* Information shown
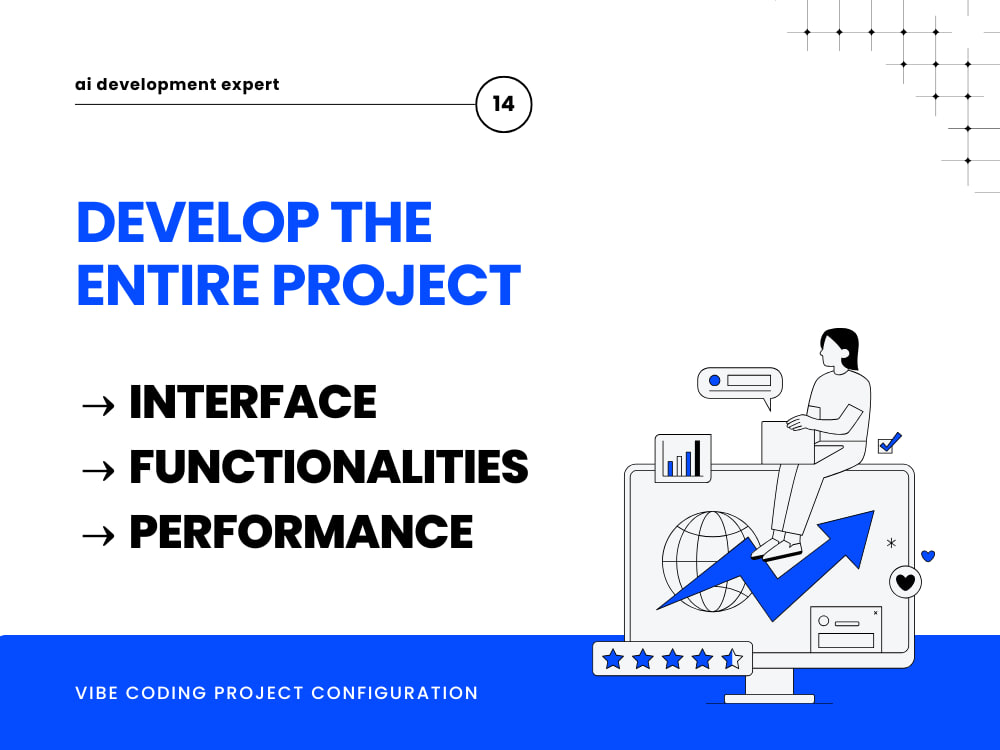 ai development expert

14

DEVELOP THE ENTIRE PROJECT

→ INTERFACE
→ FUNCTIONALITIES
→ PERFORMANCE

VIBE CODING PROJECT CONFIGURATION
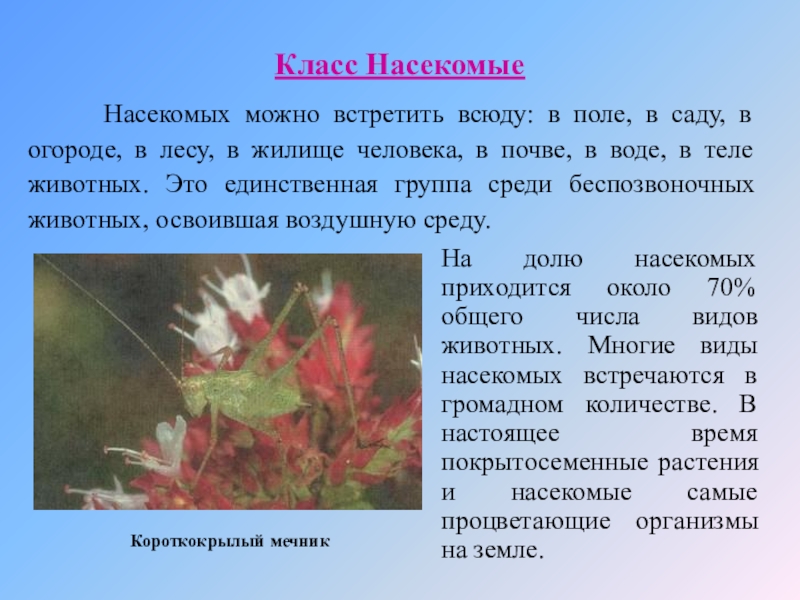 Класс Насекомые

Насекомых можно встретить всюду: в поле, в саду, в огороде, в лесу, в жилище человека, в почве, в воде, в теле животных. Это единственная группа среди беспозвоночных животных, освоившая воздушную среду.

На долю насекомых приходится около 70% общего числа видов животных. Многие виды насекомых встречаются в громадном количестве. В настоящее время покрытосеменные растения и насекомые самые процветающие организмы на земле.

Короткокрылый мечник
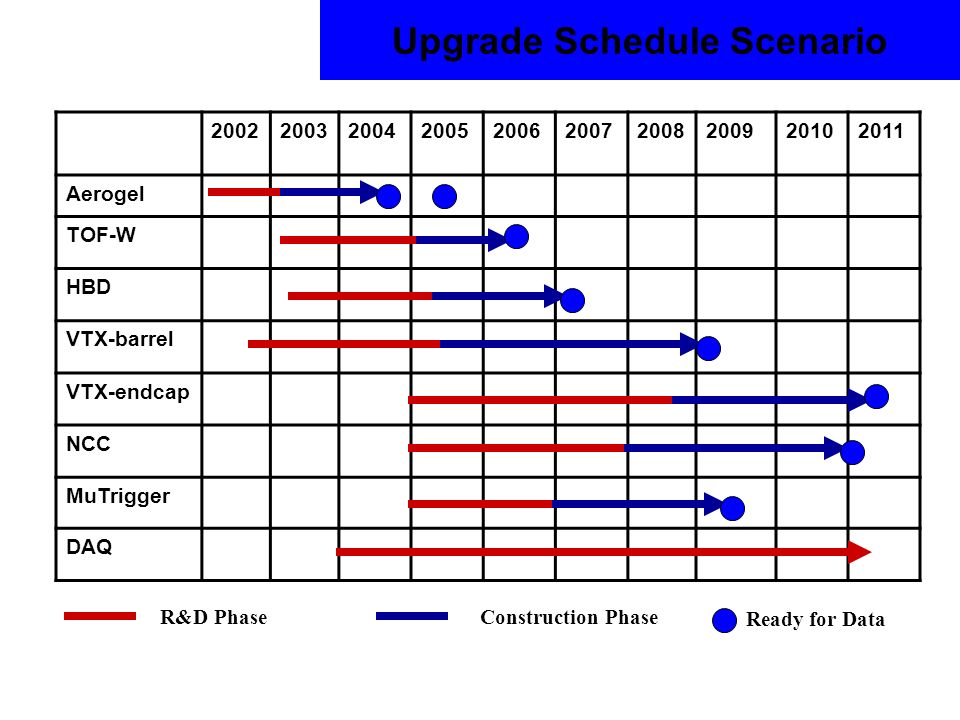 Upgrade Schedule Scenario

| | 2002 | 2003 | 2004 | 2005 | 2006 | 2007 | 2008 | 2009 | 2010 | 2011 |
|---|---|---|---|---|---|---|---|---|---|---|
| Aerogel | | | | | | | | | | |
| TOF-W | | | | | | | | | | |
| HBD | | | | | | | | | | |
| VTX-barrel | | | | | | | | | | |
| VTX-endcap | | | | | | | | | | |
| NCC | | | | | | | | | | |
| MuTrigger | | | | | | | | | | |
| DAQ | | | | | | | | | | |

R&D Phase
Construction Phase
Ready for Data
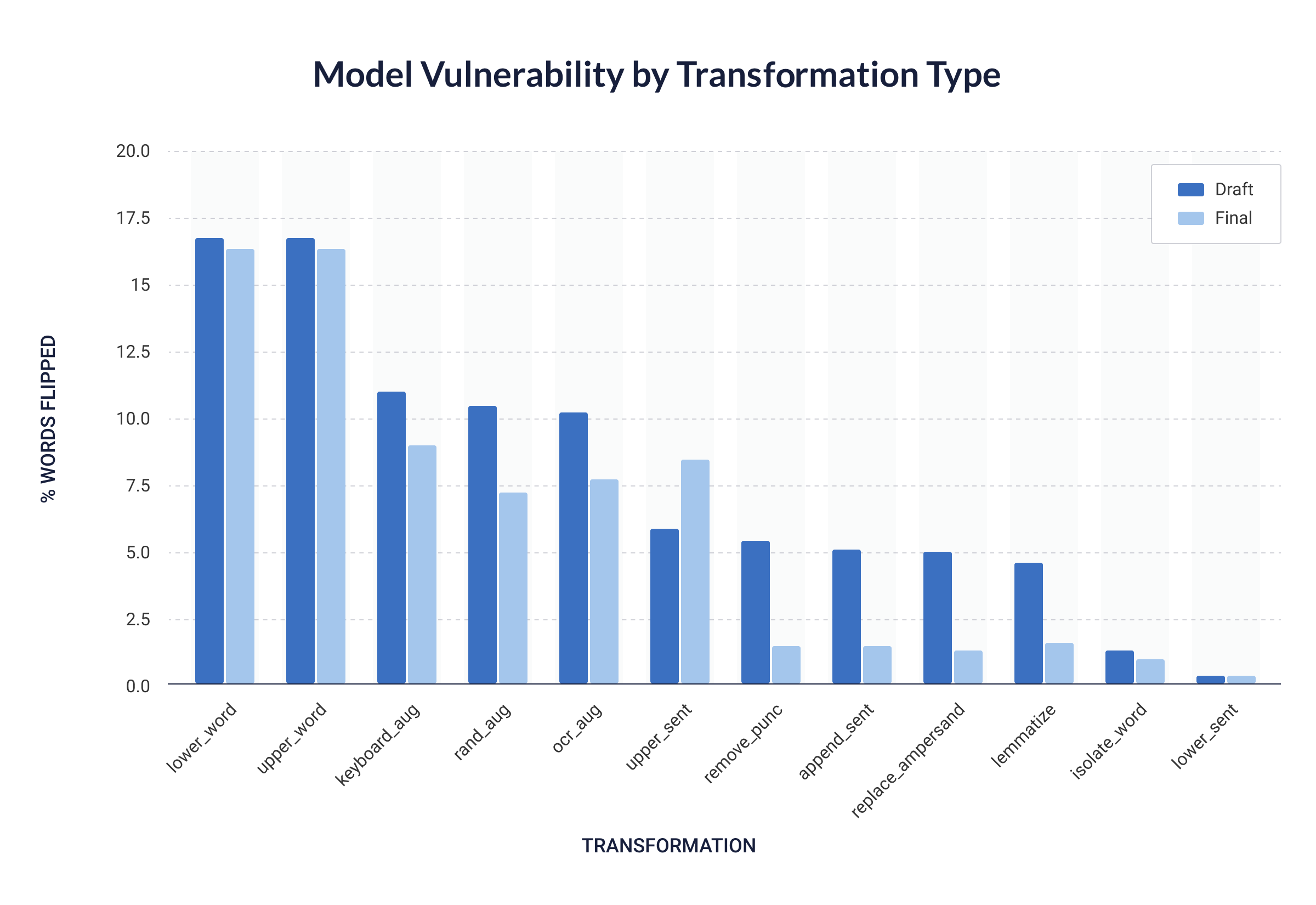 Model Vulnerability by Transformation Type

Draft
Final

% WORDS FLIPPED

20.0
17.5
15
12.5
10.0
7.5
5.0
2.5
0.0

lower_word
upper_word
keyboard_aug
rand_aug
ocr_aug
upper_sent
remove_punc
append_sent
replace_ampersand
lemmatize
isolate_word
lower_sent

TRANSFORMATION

* Work instructions
Begin at the line with "2010 | 2011 |" and end at the last line of the data above. Reproduce those lines exactly, but not the pictures.

* Answer space
| | 2002 | 2003 | 2004 | 2005 | 2006 | 2007 | 2008 | 2009 | 2010 | 2011 |
|---|---|---|---|---|---|---|---|---|---|---|
| Aerogel | | | | | | | | | | |
| TOF-W | | | | | | | | | | |
| HBD | | | | | | | | | | |
| VTX-barrel | | | | | | | | | | |
| VTX-endcap | | | | | | | | | | |
| NCC | | | | | | | | | | |
| MuTrigger | | | | | | | | | | |
| DAQ | | | | | | | | | | |

R&D Phase
Construction Phase
Ready for Data
 Model Vulnerability by Transformation Type

Draft
Final

% WORDS FLIPPED

20.0
17.5
15
12.5
10.0
7.5
5.0
2.5
0.0

lower_word
upper_word
keyboard_aug
rand_aug
ocr_aug
upper_sent
remove_punc
append_sent
replace_ampersand
lemmatize
isolate_word
lower_sent

TRANSFORMATION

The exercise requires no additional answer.